Need to Know
R.I.P. The American Century
There is some debate about when the period of U.S. international leadership often described as “The American Century” began. Most frequently, people assert it commenced in the wake of the U.S.-led allied victory in World War II. Others, who see it as referring to the gradual rise to preeminence of U.S. power on the international stage might set the date earlier. Some might point America’s entry into World War I. Others might even suggest it began with the period of expansion that commenced near the turn of the century during the presidency of William McKinley and immediately afterwards that of his successor, Theodore Roosevelt.
There will likely be less disputing when the American Century died, however. While our decline began with ill-considered military debacles in Iraq and Afghanistan during the first two decades of this century (and with domestic policies that favored the rich, increased inequality and therefore division within our society, and the general sense of lazy entitlement that marked the checkered leadership tenure of the Baby Boom generation, our period of global leadership, the product of generations of great sacrifice, vision and commitment, was undoubtedly pronounced dead on February 28, 2025.

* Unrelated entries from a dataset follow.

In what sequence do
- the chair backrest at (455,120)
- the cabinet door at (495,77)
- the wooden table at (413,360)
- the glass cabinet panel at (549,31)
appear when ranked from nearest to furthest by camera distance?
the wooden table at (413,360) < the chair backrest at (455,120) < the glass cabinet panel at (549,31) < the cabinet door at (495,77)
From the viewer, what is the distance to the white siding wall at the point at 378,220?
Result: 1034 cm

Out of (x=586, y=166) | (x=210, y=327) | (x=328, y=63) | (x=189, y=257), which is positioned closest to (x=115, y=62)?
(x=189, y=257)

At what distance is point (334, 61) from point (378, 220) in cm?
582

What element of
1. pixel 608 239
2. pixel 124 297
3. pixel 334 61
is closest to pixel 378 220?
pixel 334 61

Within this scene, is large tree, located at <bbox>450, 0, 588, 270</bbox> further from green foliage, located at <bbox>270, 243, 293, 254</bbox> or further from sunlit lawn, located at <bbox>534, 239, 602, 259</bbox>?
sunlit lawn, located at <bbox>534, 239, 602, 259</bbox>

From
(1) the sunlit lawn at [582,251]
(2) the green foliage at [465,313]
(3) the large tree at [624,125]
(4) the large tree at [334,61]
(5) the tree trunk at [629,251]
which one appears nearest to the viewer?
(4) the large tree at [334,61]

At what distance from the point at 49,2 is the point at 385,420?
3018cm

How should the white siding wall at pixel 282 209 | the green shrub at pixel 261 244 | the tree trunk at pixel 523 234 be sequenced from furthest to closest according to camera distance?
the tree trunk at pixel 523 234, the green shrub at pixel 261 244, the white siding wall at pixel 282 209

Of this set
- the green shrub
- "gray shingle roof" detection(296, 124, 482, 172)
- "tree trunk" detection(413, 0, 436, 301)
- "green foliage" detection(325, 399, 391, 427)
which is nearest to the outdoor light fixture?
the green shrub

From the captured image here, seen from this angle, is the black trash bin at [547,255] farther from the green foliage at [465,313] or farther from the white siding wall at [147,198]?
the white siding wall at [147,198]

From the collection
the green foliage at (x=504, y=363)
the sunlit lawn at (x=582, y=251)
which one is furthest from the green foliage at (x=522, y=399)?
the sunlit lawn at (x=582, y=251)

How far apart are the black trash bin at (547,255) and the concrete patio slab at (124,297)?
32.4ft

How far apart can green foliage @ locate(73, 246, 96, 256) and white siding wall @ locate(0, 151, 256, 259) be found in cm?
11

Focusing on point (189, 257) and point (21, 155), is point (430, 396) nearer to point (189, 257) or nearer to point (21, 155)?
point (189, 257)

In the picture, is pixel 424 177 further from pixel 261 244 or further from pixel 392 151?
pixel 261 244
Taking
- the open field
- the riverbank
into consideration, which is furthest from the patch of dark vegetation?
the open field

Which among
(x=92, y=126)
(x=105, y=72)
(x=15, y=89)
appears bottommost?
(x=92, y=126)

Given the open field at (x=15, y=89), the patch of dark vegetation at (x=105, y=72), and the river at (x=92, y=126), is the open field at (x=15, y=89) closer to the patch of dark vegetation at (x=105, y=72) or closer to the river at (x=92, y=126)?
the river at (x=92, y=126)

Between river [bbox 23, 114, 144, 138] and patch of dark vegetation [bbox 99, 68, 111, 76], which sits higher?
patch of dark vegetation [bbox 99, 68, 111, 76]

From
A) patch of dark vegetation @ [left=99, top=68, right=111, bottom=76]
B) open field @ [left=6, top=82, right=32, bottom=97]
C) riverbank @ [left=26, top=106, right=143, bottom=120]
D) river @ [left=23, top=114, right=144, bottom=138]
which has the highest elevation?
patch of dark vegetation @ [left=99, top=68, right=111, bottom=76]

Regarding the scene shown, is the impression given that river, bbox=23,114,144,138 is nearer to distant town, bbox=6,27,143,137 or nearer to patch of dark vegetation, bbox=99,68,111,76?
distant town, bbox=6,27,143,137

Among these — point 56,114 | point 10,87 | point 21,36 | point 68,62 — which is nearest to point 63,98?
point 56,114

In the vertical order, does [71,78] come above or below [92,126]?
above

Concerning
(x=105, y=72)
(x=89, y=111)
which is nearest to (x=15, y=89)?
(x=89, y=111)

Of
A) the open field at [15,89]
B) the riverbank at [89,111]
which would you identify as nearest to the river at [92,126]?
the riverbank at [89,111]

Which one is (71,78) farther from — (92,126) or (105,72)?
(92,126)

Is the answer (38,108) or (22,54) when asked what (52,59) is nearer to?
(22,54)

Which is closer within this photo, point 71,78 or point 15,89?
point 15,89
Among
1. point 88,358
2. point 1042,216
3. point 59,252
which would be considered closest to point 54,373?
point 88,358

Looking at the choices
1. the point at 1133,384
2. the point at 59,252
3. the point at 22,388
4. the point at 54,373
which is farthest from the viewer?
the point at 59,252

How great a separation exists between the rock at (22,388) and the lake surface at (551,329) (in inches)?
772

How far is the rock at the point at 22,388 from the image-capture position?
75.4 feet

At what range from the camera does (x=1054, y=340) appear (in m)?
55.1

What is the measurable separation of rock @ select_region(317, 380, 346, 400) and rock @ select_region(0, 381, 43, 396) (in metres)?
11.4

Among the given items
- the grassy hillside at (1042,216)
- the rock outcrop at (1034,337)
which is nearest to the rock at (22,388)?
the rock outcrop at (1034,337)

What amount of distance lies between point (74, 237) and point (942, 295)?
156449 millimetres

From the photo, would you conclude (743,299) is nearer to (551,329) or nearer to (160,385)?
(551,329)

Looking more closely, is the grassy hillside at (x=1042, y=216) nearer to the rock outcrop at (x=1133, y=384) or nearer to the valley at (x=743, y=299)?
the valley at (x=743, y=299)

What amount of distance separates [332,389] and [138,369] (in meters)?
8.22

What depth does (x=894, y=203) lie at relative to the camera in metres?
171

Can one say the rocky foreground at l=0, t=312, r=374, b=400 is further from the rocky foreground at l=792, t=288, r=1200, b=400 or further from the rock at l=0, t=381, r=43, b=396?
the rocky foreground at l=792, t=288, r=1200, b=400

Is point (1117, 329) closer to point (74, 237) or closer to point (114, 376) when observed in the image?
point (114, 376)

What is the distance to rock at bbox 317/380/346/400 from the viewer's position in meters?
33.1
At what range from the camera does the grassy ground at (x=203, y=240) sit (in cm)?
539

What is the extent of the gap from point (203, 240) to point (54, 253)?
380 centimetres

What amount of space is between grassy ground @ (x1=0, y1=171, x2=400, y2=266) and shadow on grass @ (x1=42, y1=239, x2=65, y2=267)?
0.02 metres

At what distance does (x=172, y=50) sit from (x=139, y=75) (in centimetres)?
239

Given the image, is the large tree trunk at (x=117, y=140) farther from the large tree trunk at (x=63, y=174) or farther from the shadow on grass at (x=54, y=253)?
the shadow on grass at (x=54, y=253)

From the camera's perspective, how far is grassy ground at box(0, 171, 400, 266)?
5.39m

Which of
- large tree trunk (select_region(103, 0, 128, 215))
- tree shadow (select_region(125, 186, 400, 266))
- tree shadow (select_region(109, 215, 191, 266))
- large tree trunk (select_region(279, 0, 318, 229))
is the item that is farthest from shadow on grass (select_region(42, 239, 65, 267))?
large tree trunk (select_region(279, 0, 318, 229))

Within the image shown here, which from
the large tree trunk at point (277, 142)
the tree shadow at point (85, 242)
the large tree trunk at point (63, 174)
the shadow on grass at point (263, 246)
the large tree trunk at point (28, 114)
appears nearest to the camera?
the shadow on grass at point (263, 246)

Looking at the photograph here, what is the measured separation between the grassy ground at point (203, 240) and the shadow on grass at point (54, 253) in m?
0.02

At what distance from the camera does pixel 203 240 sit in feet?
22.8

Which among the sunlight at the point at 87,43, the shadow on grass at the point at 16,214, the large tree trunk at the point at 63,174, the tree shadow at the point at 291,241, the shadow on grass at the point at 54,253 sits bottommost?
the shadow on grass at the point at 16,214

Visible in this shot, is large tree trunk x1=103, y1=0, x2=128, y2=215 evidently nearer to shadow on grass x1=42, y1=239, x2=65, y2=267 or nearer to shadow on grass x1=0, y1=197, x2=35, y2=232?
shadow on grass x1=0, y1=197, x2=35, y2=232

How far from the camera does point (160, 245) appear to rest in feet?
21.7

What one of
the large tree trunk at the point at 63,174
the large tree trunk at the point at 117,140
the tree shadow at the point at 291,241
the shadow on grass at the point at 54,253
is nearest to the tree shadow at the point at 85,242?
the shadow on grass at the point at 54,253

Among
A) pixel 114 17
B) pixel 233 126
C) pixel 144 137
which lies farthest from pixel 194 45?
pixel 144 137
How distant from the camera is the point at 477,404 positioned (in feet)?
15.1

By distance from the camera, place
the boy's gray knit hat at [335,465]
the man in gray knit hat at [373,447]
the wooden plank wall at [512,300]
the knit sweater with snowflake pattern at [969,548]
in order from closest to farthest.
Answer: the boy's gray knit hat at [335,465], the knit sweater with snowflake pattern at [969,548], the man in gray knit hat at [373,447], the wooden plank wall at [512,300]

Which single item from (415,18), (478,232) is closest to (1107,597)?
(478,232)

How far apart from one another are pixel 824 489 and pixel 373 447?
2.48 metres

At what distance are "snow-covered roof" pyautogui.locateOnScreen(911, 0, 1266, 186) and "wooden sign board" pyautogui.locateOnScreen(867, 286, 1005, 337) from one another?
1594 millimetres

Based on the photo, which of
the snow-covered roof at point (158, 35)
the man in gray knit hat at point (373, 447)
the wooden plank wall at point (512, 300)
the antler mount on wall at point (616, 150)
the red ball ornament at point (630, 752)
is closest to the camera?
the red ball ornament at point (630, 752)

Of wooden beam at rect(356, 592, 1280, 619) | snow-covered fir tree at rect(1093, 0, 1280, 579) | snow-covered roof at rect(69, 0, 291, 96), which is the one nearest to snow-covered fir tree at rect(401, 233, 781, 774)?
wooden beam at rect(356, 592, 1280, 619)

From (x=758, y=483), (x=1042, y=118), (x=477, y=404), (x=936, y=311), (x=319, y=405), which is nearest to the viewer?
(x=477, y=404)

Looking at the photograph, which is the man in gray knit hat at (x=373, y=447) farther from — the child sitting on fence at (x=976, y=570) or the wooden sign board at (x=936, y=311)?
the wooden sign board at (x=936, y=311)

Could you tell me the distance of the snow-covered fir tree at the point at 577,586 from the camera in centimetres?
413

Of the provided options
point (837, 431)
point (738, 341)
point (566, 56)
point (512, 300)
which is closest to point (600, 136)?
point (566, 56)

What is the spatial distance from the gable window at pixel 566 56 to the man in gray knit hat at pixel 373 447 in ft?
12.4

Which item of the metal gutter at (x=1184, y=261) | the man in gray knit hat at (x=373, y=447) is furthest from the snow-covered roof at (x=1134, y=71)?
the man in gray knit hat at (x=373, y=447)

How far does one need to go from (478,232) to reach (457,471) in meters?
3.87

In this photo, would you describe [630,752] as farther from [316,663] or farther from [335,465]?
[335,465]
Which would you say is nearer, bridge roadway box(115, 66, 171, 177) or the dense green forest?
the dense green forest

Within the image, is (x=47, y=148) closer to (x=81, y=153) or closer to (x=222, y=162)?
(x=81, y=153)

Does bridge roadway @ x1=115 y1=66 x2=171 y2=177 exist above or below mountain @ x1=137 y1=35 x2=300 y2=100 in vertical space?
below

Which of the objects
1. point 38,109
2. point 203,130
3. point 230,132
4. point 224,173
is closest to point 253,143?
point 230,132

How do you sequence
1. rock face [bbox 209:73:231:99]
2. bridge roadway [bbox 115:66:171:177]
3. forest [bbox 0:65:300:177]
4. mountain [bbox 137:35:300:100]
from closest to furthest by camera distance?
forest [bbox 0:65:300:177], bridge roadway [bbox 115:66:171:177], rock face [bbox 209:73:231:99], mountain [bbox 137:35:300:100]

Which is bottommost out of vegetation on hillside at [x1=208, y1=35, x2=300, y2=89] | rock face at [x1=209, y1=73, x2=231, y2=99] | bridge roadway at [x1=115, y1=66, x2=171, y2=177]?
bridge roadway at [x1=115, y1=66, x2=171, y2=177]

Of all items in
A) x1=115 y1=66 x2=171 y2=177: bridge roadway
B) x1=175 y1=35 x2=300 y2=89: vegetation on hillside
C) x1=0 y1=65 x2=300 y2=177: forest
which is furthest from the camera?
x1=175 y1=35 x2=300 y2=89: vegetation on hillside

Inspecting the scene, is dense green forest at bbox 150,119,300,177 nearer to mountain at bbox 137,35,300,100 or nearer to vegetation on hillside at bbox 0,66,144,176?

On that date, this past Friday, America’s worst president, a man who has already contributed enormously to the country’s decline, Donald Trump, effectively announced his government’s formal abandonment of the principles, values, allies and institutions that were essential to our global leadership role. While he had attacked those foundations of American leadership throughout his first term in office, seeking to withdraw into a gated community vision of America’s role, and while he has accelerated his assault on that leadership role since reassuming office in January (see below for more on this), his pre-meditated ambush of Ukraine’s president in the Oval Office was a public confirmation that America had renounced its role as leader of the free world. Instead, it was more clearly communicated than ever before that Trump had chosen for us—with the support of his administration acolytes and the MAGA colony of worms on Capitol Hill—a new role as a satellite nation of Russia and a vassal state of its dictator Vladimir Putin.